(Supplied data Opens)

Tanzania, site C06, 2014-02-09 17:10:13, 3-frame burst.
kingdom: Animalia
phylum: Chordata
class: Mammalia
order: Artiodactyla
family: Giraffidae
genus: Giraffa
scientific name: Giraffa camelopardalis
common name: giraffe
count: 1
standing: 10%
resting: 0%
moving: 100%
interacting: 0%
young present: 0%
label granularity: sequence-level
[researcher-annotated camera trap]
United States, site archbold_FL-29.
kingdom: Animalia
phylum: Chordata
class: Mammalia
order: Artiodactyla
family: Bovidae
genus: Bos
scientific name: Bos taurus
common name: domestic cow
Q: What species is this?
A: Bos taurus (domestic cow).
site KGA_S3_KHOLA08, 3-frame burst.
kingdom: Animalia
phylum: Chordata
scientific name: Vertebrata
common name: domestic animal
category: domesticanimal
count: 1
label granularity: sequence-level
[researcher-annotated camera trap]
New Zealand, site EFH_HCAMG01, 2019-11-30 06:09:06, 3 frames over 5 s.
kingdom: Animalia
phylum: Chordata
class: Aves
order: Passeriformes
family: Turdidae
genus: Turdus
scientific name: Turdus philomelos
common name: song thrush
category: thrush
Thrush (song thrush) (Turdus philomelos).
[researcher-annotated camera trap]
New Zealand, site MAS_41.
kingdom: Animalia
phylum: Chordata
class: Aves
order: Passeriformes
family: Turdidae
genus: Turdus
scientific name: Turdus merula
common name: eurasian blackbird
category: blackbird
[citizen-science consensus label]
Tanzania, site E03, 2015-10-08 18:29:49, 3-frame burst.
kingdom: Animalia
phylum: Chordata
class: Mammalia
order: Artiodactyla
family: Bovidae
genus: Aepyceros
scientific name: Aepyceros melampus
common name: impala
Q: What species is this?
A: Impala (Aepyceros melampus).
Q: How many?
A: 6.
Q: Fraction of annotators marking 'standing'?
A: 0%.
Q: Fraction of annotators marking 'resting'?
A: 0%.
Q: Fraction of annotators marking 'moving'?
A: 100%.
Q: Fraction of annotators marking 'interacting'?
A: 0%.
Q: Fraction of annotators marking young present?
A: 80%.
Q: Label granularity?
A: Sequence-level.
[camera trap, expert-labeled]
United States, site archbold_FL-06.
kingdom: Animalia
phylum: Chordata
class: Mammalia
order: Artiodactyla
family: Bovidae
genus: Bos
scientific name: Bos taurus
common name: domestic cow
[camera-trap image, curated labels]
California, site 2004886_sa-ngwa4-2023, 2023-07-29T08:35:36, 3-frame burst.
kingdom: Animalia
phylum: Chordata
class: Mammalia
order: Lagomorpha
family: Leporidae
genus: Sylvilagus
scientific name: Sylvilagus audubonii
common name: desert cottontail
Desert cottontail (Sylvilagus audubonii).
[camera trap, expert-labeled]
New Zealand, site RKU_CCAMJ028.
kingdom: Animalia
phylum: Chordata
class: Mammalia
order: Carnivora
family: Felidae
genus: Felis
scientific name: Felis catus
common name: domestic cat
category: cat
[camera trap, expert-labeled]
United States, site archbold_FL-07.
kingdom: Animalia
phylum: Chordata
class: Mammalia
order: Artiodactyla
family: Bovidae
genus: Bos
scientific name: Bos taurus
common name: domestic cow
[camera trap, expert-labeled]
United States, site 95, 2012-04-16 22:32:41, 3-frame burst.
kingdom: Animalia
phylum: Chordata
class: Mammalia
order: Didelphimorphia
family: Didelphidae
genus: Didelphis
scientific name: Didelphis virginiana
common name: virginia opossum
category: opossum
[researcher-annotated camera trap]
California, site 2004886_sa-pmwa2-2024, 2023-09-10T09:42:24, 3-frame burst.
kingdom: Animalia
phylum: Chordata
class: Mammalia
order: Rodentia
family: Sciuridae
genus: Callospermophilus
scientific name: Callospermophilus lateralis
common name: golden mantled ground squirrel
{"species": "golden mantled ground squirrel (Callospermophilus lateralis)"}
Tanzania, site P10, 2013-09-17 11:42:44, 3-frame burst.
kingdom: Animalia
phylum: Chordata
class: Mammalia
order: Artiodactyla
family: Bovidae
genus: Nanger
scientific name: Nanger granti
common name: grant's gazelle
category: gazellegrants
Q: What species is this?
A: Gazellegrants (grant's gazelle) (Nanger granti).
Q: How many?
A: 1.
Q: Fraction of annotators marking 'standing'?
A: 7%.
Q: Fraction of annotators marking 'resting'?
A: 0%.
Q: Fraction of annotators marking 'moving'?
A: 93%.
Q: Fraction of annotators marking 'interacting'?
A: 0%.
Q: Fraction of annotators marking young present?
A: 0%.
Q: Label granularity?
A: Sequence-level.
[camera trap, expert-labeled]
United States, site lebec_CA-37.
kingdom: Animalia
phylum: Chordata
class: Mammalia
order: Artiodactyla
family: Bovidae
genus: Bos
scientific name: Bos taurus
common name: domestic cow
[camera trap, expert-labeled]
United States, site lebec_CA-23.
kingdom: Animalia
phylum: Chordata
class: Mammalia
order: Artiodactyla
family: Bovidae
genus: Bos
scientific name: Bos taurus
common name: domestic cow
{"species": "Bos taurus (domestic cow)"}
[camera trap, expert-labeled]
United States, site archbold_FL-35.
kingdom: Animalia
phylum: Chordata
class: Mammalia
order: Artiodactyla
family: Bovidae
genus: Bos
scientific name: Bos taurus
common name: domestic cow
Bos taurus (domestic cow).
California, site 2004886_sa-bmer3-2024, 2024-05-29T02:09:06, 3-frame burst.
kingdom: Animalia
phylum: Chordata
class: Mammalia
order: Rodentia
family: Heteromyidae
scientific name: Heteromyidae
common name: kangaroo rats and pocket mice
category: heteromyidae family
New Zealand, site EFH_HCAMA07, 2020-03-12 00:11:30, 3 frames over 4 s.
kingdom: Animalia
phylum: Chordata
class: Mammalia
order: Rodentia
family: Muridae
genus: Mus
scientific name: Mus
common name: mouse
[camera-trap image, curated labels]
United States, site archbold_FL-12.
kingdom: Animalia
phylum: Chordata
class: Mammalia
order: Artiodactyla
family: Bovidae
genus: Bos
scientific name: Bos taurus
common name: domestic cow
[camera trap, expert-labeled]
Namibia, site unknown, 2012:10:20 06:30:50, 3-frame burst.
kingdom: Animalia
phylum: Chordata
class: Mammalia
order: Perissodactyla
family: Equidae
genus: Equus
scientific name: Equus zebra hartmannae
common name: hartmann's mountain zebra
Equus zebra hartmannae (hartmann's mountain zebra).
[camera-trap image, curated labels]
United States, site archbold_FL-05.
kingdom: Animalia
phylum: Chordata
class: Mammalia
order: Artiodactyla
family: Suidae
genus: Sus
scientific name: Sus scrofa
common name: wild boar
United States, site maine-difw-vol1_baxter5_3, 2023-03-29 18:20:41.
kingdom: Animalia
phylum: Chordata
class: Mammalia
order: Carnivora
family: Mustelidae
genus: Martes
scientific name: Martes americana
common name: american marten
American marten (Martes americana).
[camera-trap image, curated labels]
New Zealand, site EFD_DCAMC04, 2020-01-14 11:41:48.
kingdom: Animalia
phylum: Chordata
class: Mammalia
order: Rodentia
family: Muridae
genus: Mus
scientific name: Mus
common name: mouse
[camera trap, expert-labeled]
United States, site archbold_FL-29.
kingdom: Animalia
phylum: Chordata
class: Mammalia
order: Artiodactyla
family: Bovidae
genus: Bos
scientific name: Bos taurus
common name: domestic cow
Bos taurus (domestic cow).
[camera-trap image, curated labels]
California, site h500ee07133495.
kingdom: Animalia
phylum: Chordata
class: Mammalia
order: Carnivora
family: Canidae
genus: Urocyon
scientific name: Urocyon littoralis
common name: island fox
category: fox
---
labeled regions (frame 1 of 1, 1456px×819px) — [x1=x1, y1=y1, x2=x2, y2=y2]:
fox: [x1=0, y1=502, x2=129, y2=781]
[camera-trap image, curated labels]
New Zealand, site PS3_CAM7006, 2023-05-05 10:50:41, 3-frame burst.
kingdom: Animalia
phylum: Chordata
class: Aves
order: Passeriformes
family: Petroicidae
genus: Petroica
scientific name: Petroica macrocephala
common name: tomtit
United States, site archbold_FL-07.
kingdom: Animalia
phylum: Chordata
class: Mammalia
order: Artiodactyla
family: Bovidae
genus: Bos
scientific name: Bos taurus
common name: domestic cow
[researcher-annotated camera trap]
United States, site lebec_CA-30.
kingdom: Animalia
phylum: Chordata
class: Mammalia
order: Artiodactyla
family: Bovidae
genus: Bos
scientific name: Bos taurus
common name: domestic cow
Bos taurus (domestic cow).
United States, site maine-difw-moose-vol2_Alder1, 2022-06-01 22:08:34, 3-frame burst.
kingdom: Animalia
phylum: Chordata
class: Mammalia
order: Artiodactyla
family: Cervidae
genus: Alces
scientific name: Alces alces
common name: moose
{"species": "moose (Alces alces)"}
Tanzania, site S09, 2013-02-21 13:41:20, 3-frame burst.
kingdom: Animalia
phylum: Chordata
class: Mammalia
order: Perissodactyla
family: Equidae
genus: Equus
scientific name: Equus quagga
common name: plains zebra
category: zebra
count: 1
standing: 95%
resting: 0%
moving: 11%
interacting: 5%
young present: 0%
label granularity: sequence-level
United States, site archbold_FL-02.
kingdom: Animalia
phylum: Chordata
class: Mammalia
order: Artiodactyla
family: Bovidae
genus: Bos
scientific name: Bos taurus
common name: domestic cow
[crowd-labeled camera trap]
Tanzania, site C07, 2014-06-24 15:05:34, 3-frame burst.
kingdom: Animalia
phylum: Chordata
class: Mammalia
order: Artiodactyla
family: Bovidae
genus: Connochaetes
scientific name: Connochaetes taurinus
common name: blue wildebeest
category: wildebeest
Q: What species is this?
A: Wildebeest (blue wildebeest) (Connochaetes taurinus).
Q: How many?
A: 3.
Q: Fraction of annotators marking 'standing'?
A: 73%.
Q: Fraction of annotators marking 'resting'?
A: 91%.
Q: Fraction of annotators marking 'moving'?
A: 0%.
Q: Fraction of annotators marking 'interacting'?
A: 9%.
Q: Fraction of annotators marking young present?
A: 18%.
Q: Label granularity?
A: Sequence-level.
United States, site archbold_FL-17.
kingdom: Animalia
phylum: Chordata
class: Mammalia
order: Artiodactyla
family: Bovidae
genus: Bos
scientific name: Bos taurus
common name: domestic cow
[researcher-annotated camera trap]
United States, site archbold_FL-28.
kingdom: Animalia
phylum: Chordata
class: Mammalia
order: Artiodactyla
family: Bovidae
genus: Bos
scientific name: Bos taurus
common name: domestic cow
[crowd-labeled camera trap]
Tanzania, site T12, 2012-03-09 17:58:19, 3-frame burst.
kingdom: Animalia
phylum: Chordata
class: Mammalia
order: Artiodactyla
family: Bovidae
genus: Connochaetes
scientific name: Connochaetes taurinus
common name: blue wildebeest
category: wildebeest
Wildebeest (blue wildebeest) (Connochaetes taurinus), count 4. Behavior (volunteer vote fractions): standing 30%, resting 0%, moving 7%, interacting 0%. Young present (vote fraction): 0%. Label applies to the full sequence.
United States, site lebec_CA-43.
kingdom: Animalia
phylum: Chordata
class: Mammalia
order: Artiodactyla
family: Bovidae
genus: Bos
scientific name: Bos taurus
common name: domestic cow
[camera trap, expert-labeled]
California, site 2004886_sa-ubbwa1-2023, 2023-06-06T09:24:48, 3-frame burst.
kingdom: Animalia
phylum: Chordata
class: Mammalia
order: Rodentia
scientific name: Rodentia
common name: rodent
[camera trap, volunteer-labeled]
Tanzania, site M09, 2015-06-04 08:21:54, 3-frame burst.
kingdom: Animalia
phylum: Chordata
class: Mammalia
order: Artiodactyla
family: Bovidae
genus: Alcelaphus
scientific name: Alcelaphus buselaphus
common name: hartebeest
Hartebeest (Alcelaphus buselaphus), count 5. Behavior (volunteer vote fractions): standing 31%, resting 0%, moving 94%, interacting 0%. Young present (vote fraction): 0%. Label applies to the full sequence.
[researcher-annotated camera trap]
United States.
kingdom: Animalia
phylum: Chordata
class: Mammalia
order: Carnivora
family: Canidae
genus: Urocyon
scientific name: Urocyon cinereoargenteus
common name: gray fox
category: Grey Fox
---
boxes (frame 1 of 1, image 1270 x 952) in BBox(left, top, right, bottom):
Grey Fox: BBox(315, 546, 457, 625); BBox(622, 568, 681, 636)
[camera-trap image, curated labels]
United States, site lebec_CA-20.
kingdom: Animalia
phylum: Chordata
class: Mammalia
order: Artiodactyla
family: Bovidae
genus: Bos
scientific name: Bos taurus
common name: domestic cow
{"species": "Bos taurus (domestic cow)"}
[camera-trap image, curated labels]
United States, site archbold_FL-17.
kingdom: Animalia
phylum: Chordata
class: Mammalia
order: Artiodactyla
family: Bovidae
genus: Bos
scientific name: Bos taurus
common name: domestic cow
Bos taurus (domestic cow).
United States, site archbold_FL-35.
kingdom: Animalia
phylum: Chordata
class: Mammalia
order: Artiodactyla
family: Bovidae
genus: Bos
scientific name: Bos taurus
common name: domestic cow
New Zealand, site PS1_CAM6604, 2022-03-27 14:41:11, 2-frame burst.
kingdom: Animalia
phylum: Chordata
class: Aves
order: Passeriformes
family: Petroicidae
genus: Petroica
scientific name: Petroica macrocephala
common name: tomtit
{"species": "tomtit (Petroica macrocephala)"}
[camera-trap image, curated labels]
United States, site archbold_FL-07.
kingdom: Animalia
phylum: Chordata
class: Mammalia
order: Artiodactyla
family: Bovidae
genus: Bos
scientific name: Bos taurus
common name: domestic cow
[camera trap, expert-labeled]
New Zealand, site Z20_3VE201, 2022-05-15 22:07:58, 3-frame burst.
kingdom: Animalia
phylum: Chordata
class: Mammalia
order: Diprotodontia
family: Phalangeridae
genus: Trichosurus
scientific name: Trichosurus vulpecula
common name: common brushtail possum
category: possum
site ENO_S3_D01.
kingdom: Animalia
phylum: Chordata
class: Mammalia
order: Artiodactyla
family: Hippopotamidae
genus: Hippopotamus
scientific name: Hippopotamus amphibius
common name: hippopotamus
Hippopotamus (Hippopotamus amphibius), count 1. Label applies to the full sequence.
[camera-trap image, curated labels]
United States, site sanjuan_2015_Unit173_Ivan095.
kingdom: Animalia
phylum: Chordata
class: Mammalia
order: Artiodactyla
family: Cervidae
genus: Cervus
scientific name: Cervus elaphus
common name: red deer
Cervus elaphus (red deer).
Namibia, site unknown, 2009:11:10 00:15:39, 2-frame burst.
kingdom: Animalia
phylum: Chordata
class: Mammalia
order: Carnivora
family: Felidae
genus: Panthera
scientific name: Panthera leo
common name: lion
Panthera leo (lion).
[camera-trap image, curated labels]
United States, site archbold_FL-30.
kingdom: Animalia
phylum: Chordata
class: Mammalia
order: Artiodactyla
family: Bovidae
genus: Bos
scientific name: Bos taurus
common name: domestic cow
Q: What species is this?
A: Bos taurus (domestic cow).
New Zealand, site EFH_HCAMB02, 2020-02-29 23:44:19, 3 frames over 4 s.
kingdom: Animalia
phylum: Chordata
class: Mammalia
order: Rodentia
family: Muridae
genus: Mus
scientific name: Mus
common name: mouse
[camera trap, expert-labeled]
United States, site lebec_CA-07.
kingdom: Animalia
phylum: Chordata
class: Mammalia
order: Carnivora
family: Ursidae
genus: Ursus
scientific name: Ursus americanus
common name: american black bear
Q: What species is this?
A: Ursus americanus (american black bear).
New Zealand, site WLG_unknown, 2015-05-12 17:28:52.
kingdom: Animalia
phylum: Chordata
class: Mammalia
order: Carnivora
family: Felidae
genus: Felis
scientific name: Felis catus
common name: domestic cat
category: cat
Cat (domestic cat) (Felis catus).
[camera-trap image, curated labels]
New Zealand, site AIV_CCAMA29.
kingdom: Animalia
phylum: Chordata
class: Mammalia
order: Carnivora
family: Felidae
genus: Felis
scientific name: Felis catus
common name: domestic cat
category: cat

(Supplied data Closes)

* [Problem description]
Give only the lines from the one holding "Tanzania, site P10, 2013-09-17" through the one holding "category: gazellegrants", each restated exactly as it appears above.

* [Solution to this problem]
Tanzania, site P10, 2013-09-17 11:42:44, 3-frame burst.
kingdom: Animalia
phylum: Chordata
class: Mammalia
order: Artiodactyla
family: Bovidae
genus: Nanger
scientific name: Nanger granti
common name: grant's gazelle
category: gazellegrants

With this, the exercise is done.